With those challenges against them, the unit faces extra workload and expectations. This week, the Minutemen will go head-to-head with an offensive line from Coastal Carolina (2-1) that has paved the way for 647 rushing yards this year, good enough for 215.7 yards per game.

Stopping the run has been problematic in 2019 for the Minutemen. UMass has allowed 267 yards per game on the ground and 6.3 yards per carry. While those numbers are emblematic of a greater problem on the defensive side of the ball, the defensive line bears the brunt of the blame.

With Charly Timite and Shannon Junior II stepping away from the team, the line will be under even more pressure to perform. In the first three games, that duo was responsible for eight tackles and two sacks.

“Now I have to be more versatile,” defensive tackle Dennis Osagiede said. “Coach might throw me in at nose [tackle] or he might throw me in at three-technique.”

Pressuring the quarterback is an area where the Minutemen could miss Timite and Junior’s presence. In three games thus far, UMass has managed only four sacks, two coming from the departing defensive linemen.

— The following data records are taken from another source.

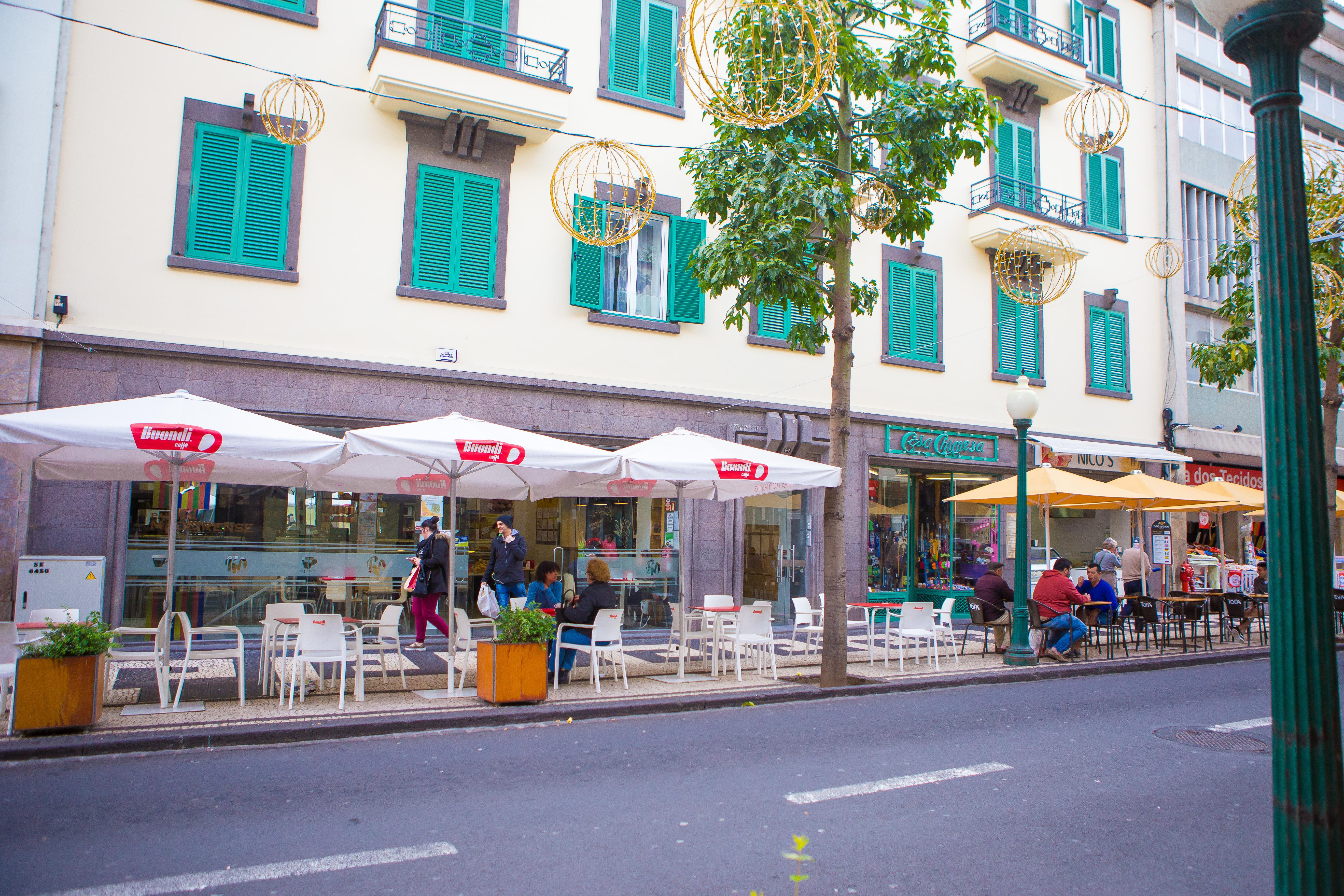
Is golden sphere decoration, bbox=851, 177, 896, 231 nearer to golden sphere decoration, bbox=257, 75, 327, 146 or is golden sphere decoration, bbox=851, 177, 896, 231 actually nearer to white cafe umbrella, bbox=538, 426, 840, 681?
white cafe umbrella, bbox=538, 426, 840, 681

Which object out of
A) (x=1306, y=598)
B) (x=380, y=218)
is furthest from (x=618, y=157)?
(x=1306, y=598)

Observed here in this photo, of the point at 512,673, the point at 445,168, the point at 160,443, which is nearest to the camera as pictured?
the point at 160,443

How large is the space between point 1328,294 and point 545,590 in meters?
11.2

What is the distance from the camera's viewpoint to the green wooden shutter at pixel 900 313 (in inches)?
677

While the Minutemen have struggled getting to the passer, Coastal Carolina doesn’t feature a prolific passing attack. The Chanticleers average just 181 yards passing per game and only 6.24 yards per attempt. A less-than-stellar passing attack may alleviate some pressure on the undermanned UMass defensive line.

With so few players already on the defensive line, however, losing two players puts the unit in a tight spot, considering it was already short on players heading into the season.

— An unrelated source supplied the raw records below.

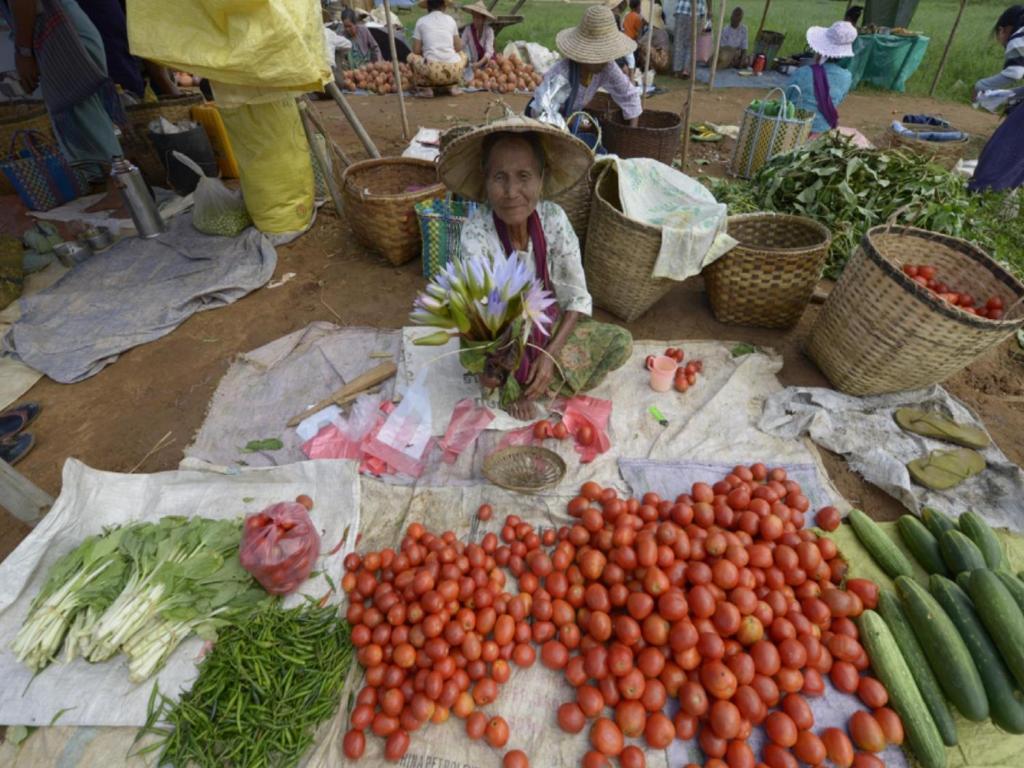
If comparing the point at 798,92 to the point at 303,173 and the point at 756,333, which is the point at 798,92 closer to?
the point at 756,333

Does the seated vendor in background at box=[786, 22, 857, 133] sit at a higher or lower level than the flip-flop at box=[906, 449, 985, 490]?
higher

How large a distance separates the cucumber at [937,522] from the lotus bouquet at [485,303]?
1971 mm

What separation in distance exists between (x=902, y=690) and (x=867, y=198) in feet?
14.1

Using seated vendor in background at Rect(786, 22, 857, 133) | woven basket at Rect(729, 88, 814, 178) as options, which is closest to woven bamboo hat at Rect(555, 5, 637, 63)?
woven basket at Rect(729, 88, 814, 178)

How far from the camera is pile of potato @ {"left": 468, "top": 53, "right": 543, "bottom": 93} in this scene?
10367 millimetres

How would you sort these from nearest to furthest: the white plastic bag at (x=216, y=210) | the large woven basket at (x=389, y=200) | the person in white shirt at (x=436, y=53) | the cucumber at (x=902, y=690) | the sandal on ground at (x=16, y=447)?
the cucumber at (x=902, y=690) < the sandal on ground at (x=16, y=447) < the large woven basket at (x=389, y=200) < the white plastic bag at (x=216, y=210) < the person in white shirt at (x=436, y=53)


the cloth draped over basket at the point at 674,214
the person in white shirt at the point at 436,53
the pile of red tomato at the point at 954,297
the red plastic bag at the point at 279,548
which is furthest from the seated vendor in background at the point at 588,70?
the person in white shirt at the point at 436,53

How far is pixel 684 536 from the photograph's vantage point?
205cm

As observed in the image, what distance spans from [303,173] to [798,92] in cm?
603

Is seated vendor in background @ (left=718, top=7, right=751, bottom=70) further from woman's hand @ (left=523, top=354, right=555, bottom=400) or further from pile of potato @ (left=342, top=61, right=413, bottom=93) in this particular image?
woman's hand @ (left=523, top=354, right=555, bottom=400)

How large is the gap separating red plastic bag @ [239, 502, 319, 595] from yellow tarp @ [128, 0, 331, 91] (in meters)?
3.04

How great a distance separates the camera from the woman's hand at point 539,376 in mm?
2893

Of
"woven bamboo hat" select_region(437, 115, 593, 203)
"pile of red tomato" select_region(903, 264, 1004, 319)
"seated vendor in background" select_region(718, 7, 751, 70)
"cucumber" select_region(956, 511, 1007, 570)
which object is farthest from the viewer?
"seated vendor in background" select_region(718, 7, 751, 70)

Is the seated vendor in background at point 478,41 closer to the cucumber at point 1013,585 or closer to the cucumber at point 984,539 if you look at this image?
the cucumber at point 984,539
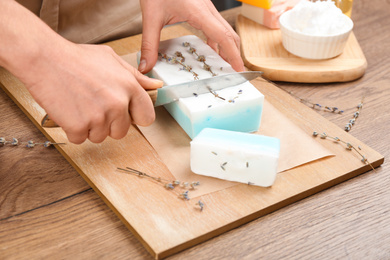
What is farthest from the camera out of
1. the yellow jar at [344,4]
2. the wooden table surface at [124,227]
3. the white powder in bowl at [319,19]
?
the yellow jar at [344,4]

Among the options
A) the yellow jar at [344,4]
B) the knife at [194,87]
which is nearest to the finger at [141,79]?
the knife at [194,87]

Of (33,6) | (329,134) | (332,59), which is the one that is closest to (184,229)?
(329,134)

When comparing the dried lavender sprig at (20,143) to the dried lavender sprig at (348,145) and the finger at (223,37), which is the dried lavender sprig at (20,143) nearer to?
the finger at (223,37)

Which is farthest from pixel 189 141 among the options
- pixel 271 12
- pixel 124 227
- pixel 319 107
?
pixel 271 12

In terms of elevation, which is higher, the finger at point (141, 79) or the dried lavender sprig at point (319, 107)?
the finger at point (141, 79)

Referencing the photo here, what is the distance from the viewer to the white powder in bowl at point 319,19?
1.51m

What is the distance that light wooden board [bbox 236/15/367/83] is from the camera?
1541 mm

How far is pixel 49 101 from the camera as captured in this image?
40.3 inches

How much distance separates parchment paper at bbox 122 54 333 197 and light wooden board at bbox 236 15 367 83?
194mm

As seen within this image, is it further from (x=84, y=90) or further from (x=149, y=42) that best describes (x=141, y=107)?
(x=149, y=42)

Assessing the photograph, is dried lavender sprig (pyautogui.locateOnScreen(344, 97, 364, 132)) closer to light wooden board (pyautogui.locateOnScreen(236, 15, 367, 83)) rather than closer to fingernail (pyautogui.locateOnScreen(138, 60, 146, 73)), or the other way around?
light wooden board (pyautogui.locateOnScreen(236, 15, 367, 83))

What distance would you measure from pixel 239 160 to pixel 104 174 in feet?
1.15

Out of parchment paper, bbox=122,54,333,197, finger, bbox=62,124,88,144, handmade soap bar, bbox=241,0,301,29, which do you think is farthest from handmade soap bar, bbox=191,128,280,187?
handmade soap bar, bbox=241,0,301,29

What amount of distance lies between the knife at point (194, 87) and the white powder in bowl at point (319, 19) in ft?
1.20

“If the process is the way it is supposed to be,” Bell said, “the results will handle themselves.”

One way in which UMass thinks they can counteract their lack of depth on the defensive line? Conditioning.

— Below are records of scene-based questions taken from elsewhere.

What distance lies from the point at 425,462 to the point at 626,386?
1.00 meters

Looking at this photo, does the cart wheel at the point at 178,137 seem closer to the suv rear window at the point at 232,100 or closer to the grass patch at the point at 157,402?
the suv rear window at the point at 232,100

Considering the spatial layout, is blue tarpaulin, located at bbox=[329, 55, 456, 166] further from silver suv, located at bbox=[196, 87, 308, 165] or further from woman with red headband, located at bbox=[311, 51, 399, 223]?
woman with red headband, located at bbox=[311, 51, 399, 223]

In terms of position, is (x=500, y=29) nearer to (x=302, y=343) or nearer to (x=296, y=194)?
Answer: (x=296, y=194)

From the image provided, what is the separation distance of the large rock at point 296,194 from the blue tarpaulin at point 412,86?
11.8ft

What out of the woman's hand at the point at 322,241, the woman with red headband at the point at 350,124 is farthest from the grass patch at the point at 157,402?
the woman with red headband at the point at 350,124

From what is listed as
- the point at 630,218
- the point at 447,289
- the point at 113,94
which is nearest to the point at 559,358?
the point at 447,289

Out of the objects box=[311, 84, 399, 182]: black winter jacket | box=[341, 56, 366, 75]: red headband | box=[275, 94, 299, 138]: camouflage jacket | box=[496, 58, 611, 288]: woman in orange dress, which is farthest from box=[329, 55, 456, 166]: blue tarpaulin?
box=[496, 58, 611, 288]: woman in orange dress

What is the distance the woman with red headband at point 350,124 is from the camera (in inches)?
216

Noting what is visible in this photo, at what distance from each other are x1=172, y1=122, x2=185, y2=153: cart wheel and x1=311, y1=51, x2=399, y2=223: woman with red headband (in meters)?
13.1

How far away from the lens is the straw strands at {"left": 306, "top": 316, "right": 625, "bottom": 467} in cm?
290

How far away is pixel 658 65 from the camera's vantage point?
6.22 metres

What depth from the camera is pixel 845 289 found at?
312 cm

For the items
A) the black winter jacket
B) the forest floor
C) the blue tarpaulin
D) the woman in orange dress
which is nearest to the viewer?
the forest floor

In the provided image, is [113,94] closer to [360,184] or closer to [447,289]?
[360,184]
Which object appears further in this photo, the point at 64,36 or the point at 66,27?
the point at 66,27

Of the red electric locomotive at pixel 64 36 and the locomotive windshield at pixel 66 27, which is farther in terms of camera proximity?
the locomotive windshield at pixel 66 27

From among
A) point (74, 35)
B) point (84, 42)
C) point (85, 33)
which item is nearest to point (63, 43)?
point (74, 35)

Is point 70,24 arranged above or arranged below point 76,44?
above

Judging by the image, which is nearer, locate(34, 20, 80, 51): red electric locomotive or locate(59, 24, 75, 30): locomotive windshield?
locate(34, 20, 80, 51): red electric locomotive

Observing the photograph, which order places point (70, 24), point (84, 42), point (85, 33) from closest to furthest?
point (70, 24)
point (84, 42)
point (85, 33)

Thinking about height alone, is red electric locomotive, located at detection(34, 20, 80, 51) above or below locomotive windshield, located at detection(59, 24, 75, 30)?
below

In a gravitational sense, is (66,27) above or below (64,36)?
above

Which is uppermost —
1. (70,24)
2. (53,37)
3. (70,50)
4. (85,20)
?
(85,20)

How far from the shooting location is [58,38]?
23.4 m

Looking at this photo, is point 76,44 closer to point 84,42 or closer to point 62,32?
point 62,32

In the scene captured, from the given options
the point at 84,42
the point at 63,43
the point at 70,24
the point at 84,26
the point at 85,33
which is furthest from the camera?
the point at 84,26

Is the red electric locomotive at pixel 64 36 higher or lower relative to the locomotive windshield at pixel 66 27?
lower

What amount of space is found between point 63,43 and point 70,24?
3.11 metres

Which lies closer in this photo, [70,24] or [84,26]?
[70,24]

“When we play our opponents and it’s a long drive,” Osagiede said, “you can tell we’re more conditioned than they are. They’re usually huffing and puffing but we keep our wind.”

Though the defensive line hasn’t been a strength so far, there is room for growth, a point that will prove invaluable to the strength of the defense.

“[Growth so far], its been small, very incremental,” Bell said. “But, a guy like Wilson Frederick, he had his best practice as a Minuteman yesterday. Is he gonna look like Aaron Donald tomorrow? Probably not. But for him that was a win.”

Between growth by underclassmen on the defensive line and a complete recruiting cycle by Bell, the Minutemen have hope that the position group can improve going forward.

“We’re trying to make a foundation and make good habits,” Osagiede said. “So later down the road, the next three, four, or five years we’ll be here, we can build on that.”

The Minutemen kick off against Coastal Carolina at 1 p.m. on Saturday. The game will be played at McGuirk Alumni Stadium.